Boyles v. Burnett

249 S.W. 719 | Mo. Ct. App. | 1923

This is a suit in damages. It appears from the record that one Martin D. Boyles, who died September 18, 1890, owned 100 acres of land in Andrew County, Missouri, which by will he devised to his wife Evelyn J., during her life, with remainder to be divided equally among their five children. Evelyn J. Boyles died in July, 1915. On account of a judgment having been *291 rendered against George M. Boyles, one of said children, his interest in the land was sold in November, 1893, and passed to the other four children, one of whom was Bloomer C. Boyles, husband of plaintiff. Bloomer C. Boyles and plaintiff had been divorced but had resumed marital relations under common-law marriage in June, 1908. Bloomer C. Boyles died in March, 1912, leaving no children.

Prior to the death of Bloomer C. Boyles, a judgment for $7.92 was rendered against him, and to satisfy said judgment, his interest in said land was sold and a sheriff's deed therefor executed to the purchaser, James A. Harlin, in May, 1908. On May 12, 1909, plaintiff purchased Harlin's interest in said land for the sum of $250, receiving from him a quit-claim deed which she kept in her house for a period of about two years without having it recorded. In December, 1911; she placed said deed in the hands of her husband for the purpose of having it recorded at Savannah, the county seat of Andrew County. Her husband did not have the deed recorded but instead carried it with him to Kansas City, Mo., where he remained for a short time prior to going to Colorado where, as stated, he died in March, 1912.

◆ Problems
**1.** In the records, recast the lines starting at the one containing "What is the distance of" and ending at the one containing "9.41 metres" as a numbered list, leaving out any blank lines.
**2.** Extend the court opinion in Boyles v. Burnett from the point where it stops.
The text and the records have no connection to each other.

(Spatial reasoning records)

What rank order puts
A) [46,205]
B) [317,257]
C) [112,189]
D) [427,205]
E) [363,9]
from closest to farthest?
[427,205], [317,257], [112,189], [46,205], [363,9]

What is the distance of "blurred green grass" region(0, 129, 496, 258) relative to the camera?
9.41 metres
---
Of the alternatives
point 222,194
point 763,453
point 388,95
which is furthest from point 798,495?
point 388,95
==
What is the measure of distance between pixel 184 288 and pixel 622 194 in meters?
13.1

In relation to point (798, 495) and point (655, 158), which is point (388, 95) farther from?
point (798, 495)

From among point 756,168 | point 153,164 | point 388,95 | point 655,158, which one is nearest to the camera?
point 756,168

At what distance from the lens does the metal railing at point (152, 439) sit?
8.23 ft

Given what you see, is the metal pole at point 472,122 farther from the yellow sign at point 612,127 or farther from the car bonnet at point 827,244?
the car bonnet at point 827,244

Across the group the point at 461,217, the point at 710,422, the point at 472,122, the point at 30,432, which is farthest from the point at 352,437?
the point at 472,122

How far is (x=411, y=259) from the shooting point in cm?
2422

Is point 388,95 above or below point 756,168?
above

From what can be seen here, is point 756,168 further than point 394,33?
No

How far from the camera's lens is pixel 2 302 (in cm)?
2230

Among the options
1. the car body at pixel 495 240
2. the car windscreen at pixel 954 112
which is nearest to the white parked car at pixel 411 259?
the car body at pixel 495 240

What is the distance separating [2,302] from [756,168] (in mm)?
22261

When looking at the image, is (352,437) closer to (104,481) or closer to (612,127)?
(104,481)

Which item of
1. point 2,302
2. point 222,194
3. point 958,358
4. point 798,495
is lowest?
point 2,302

◆ Expected answers
**1.**
1. What is the distance of "blurred green grass" region(0, 129, 496, 258) relative to the camera?
2. 9.41 metres

**2.**
Defendant herein was a brother-in-law of Bloomer C. Boyles, having married the latter's sister who was one of the heirs of Evelyn J. Boyles. The probate court of Jackson County, Mo., appointed defendant administrator of the estate of Bloomer C. Boyles. Thereafter, a proceeding was instituted in said court by plaintiff setting out that, as the widow of Bloomer C. Boyles, deceased, she was entitled to administer his estate and praying the removal of defendant as such administrator. Thereafter, and on October 13, 1913, an order was made in said court adjudging plaintiff to be the widow of Bloomer C. Boyles and, as such, entitled to administer his estate.

During this proceeding, defendant produced a quit-claim deed wherein the grantor was James A. Harlin and the grantee Bloomer C. Boyles. It is claimed by *292 plaintiff, and the testimony in her behalf tends to show, that this was the deed in which Harlin had conveyed to her his interest in the land in question, but that the name Bertina had been erased therein and that of Bloomer substituted therefor. A few months prior to his removal as administrator of the estate of Bloomer C. Boyles, defendant filed an inventory in said court in which he listed the undivided one-fourth interest in the land in question as the property of Bloomer C. Boyles.

On October 19, 1915, after his removal as administrator, defendant placed of record a deed dated October 18, 1918, purporting to convey the interest of said Harlin in said land to the four brothers and sisters of Bloomer C. Boyles, one of whom was the wife of defendant. Plaintiff charges this deed was fictitious.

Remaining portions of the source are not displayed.